Edward's depression hadn't settled in until Renesmee's age had stabilised. They had all been worried at first, but then Alice had been able to set their minds straight, when she proved that Renesmee was not the first, and would stop aging soon enough.
Edward blamed himself for everything, but since there was nothing he could do about that, he funnelled his grief in the only other direction that he could think of. Jacob.
Edward had thought it through. While Bella was pregnant, Alice had been unable to see visions of her future, because of the child. So it was understandable that Alice had been unable to see the accident that had led to Bella's impromptu caesarean. But it hadn't been until the child was removed, the fates of the mother and the child had been separated, that Bella had taken her final breath. Alice would have been able to see what was going to happen, would have been able to warn them that they had to act faster. If it hadn't been for Jacob. Just his presence in the room, standing next to them, was enough to throw off Alice's visions. If he hadn't have been there, If he just had of left the room earlier, they might have had a better chance.

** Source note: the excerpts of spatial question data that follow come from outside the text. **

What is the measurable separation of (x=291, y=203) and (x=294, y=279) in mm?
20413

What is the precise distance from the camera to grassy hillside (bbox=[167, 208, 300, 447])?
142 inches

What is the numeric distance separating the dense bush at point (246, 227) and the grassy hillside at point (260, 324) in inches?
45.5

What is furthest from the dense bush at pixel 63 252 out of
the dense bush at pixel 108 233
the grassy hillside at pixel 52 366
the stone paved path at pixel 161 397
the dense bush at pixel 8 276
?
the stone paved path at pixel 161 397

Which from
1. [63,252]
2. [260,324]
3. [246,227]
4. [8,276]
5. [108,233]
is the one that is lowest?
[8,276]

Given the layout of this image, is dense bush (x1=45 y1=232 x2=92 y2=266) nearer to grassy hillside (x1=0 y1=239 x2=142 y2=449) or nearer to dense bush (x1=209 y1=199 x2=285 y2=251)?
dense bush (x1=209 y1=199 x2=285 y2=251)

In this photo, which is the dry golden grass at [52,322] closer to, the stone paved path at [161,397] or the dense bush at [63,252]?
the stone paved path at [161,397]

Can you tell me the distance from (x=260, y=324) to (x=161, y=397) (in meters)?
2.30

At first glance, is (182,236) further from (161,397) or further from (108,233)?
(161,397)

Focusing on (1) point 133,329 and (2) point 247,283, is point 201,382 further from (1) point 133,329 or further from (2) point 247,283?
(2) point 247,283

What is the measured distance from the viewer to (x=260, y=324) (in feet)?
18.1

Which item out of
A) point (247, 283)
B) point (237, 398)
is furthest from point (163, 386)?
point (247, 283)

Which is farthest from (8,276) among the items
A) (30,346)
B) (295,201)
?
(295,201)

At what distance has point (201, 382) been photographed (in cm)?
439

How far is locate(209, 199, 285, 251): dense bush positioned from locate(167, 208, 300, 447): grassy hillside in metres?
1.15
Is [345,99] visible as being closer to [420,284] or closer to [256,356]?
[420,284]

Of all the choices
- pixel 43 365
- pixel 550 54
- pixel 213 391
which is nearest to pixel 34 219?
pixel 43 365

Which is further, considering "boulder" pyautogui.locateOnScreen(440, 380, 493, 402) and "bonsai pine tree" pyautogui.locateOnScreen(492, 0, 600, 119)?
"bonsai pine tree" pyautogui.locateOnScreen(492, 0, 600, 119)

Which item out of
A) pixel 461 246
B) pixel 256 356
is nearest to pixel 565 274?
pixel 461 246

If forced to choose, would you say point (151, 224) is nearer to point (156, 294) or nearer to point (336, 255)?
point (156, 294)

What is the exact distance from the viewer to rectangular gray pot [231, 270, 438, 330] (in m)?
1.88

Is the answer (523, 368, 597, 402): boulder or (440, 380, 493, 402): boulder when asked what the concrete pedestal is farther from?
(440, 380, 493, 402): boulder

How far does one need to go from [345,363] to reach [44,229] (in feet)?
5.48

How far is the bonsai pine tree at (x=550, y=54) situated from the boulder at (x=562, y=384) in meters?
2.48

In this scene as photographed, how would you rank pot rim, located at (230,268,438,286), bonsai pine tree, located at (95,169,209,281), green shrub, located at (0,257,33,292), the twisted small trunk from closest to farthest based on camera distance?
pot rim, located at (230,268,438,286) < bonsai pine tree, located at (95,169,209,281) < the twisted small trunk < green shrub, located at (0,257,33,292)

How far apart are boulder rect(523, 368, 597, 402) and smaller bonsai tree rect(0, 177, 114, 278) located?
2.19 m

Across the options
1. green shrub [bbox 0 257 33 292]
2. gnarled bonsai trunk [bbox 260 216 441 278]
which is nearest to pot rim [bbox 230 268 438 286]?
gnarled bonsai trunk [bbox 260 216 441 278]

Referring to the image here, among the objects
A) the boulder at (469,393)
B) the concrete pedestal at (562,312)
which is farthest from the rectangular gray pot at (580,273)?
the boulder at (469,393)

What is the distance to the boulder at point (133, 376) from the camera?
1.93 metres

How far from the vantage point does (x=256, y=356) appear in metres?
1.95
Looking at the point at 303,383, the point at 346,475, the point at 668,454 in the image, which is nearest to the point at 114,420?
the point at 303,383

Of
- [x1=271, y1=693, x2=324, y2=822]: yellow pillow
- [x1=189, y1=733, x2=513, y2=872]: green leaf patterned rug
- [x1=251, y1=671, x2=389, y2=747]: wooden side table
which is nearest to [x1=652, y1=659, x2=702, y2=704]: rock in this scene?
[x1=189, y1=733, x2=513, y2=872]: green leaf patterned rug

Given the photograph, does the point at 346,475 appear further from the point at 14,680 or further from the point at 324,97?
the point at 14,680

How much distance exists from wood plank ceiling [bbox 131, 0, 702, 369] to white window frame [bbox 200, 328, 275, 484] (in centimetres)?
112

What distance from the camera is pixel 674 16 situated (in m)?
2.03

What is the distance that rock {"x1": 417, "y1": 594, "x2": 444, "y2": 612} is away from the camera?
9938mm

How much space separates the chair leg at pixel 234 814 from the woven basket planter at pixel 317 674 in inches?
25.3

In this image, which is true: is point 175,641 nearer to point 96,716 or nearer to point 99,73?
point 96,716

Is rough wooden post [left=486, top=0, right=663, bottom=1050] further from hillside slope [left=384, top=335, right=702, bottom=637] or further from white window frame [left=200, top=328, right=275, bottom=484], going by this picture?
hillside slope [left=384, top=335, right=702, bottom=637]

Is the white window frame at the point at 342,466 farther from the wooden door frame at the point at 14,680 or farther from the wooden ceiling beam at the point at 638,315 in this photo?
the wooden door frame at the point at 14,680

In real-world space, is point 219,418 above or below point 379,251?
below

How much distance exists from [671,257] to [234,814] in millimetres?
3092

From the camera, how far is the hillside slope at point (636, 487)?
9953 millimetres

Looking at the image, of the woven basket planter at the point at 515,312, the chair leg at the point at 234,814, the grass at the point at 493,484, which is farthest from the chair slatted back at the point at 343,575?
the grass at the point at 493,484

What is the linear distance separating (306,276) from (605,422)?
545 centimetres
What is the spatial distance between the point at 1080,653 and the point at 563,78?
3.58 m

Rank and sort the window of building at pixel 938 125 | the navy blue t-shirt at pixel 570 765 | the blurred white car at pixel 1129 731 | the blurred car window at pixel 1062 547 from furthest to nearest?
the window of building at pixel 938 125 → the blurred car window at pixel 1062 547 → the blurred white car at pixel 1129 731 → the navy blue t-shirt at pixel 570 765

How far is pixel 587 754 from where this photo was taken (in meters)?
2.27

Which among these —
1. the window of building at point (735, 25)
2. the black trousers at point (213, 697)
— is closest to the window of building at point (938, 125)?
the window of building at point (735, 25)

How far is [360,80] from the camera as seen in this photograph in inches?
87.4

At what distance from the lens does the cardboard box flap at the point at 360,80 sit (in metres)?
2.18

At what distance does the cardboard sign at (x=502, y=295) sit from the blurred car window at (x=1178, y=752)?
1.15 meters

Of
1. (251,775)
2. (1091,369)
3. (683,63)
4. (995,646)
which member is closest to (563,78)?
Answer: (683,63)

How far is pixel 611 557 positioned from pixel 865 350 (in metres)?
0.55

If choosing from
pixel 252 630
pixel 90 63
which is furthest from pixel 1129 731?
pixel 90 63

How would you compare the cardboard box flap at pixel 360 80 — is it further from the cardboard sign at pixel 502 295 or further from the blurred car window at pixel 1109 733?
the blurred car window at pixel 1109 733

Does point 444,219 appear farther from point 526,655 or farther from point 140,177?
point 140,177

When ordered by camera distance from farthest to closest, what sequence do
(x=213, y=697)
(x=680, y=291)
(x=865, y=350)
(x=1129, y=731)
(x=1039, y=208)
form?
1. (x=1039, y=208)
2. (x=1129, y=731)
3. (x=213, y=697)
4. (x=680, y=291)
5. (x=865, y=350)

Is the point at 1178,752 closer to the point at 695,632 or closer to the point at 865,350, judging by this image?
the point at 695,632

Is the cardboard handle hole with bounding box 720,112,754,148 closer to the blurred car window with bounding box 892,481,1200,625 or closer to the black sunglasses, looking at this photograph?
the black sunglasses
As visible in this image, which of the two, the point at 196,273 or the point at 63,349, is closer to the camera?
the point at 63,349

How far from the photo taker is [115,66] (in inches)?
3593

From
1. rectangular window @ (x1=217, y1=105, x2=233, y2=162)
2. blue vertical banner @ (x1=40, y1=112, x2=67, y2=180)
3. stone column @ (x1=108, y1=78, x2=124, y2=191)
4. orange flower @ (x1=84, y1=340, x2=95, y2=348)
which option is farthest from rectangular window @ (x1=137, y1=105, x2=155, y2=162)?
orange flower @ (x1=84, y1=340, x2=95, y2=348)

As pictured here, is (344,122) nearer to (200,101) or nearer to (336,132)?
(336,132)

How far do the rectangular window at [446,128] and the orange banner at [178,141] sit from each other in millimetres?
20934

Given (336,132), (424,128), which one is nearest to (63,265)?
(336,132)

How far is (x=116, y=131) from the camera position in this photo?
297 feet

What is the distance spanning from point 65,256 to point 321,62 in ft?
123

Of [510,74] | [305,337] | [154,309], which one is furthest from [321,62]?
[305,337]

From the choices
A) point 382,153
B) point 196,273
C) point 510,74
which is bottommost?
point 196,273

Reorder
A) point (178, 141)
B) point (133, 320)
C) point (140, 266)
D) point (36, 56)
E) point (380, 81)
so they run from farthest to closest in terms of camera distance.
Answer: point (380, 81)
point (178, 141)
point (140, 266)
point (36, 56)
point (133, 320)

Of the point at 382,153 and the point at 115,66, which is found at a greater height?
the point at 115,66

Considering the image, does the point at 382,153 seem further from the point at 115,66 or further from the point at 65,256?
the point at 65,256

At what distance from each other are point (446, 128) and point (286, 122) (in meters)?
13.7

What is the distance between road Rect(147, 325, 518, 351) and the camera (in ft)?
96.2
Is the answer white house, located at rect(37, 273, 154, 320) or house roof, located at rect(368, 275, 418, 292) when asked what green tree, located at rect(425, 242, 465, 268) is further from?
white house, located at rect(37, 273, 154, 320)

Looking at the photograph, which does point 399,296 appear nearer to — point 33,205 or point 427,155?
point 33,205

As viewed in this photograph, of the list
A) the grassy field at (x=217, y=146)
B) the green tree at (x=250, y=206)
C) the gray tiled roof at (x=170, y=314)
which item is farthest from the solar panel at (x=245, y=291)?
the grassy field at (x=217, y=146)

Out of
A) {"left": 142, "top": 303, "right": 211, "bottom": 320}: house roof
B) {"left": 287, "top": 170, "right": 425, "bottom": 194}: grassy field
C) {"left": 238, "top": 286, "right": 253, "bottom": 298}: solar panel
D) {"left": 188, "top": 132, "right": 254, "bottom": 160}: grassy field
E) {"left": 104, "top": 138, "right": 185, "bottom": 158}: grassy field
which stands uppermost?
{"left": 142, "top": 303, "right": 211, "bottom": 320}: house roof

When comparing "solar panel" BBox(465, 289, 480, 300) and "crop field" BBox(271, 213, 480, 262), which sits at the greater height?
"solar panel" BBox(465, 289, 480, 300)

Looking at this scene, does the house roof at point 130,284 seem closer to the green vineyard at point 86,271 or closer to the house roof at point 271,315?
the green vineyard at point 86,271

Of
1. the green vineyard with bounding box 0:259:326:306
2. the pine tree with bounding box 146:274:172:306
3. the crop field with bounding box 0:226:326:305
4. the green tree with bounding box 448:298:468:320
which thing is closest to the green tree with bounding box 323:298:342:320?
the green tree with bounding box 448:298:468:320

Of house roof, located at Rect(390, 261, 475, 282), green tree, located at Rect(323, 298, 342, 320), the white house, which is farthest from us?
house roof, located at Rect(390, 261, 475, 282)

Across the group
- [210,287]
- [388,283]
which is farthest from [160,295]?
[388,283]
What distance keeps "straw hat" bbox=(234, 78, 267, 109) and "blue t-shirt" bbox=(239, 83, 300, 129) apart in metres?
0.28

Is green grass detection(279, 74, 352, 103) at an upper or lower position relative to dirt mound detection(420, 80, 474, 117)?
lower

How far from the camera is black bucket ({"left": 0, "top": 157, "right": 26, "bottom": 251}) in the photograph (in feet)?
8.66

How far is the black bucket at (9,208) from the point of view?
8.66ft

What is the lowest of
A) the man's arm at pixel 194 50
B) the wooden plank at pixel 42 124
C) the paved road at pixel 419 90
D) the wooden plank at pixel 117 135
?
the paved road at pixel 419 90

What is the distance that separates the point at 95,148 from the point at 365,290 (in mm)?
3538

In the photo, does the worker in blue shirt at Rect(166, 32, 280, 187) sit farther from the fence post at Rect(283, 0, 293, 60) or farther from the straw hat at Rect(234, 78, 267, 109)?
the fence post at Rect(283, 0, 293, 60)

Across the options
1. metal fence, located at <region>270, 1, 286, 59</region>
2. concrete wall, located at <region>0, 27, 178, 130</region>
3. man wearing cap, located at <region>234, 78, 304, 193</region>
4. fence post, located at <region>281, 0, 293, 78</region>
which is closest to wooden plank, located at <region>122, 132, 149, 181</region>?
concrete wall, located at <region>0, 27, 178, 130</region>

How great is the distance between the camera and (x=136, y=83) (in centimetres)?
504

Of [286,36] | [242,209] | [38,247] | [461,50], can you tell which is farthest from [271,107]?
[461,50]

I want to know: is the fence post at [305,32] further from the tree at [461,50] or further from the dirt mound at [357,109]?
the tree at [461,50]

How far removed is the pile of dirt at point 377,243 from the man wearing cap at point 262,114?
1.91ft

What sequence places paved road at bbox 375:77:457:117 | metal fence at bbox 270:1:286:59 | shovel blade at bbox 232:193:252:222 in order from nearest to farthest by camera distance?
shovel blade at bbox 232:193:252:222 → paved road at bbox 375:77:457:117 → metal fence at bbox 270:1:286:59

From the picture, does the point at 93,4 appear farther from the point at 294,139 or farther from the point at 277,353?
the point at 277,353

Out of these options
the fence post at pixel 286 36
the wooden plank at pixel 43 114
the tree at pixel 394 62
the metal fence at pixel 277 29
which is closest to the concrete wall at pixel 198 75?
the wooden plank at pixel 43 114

In his rational mind, Edward didn't really blame Jacob. He blamed himself. He blamed himself fully. But there was no path of action that he could take in that direction. And his who body ached for action.
When he had heard the vile thoughts emanating from Jacob at the funeral, he had known that he deserved every punishment that Jacob could imagine. Welcomed them. It would give them both the satisfaction they deserved. But Jacob had only pitied him and walked away.
Edward wanted to pursue Jacob only because he knew that it would end with his own death.
Eventually his blood lust died. Eventually he learned how to function again. Eventually he realised that even if his daughter no longer needed him, it was worth holding onto his last shred of sanity for her.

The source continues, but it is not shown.